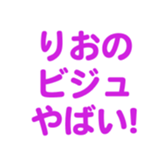 695328288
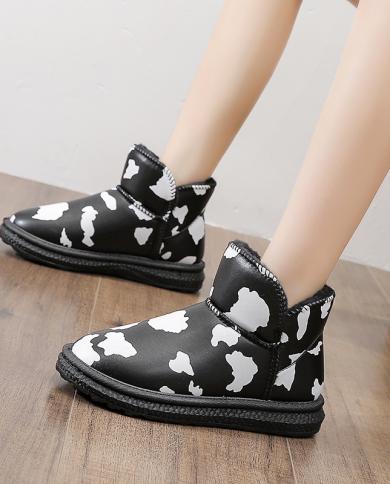 Horse shop hair boots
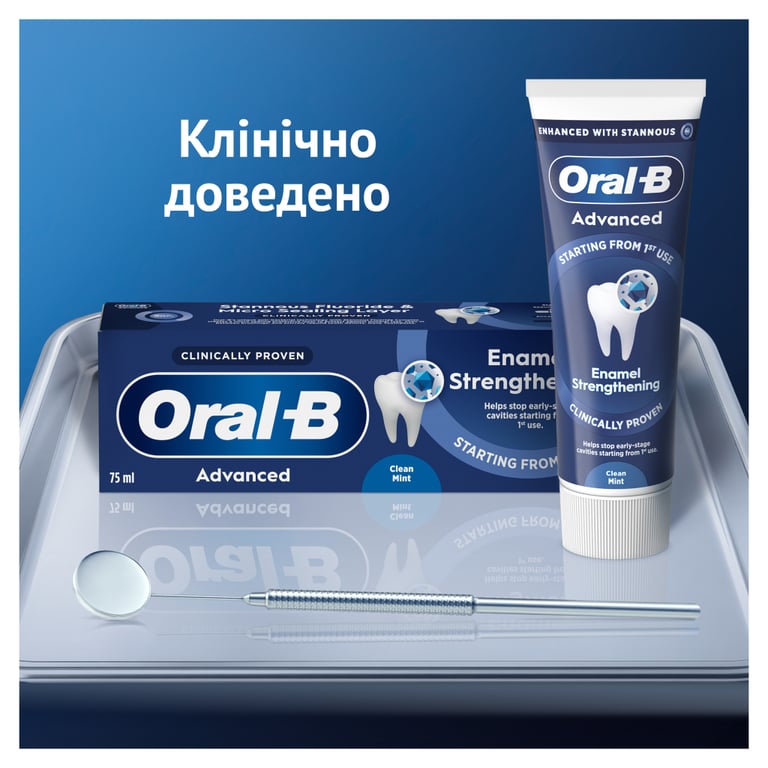 Зубна паста Oral-B Advanced Зміцнення емалі Чиста м'ята 75 мл (8006530090797) - фото 9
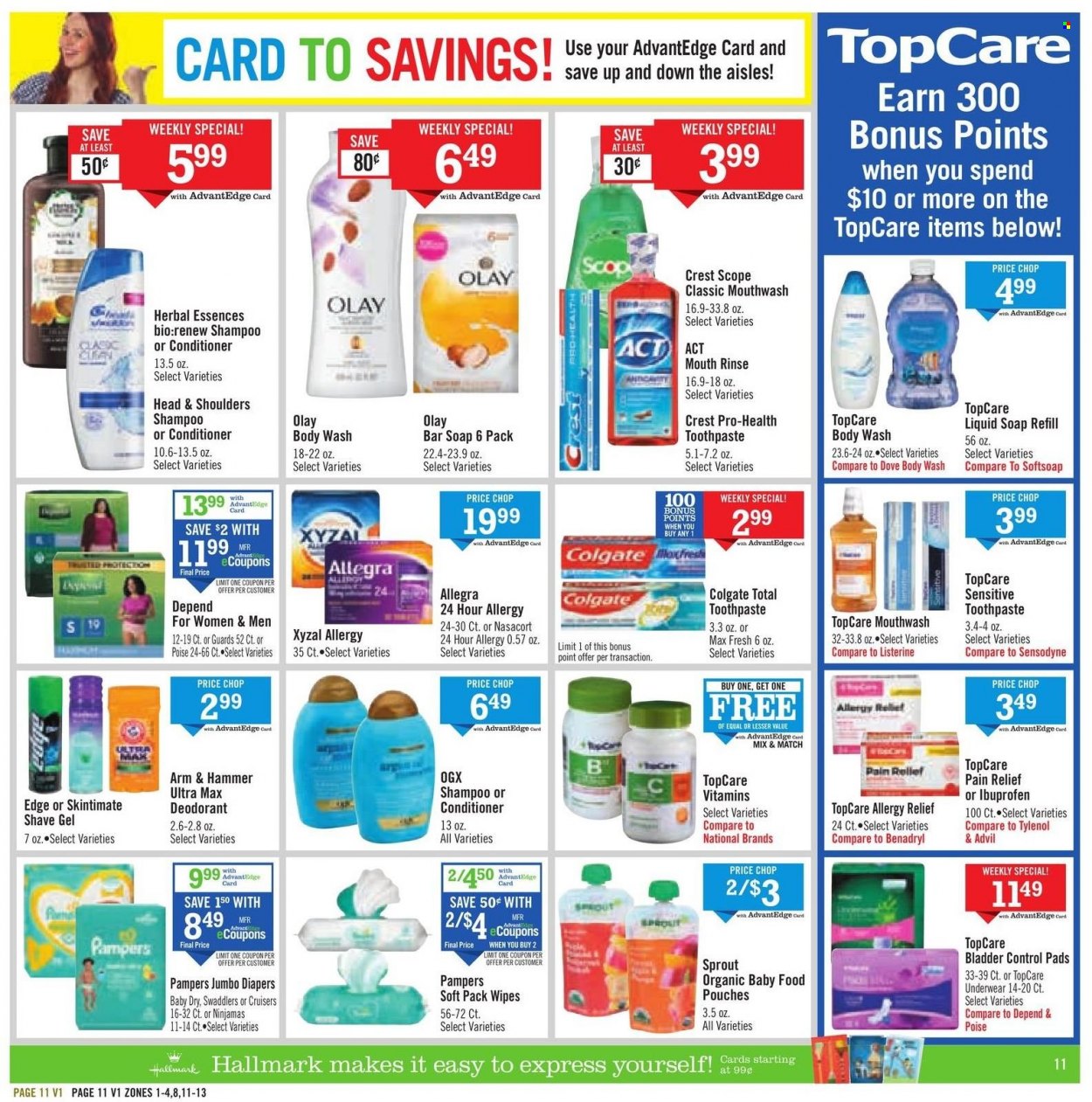 Price Chopper ad - 07/24/2022 - 07/30/2022. Page 11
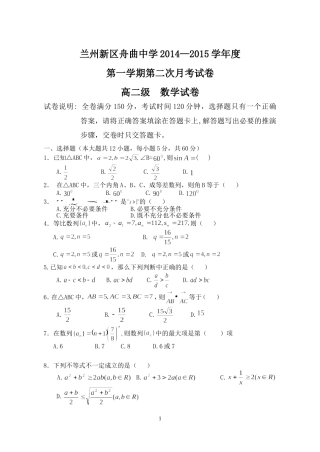 兰州新区舟曲中学高二数学第二次月考试卷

——————————

Please output every line of the data above word for word, leaving out the pictures.

 695328288
 Horse shop hair boots
 Зубна паста Oral-B Advanced Зміцнення емалі Чиста м'ята 75 мл (8006530090797) - фото 9
 Price Chopper ad - 07/24/2022 - 07/30/2022. Page 11
 兰州新区舟曲中学高二数学第二次月考试卷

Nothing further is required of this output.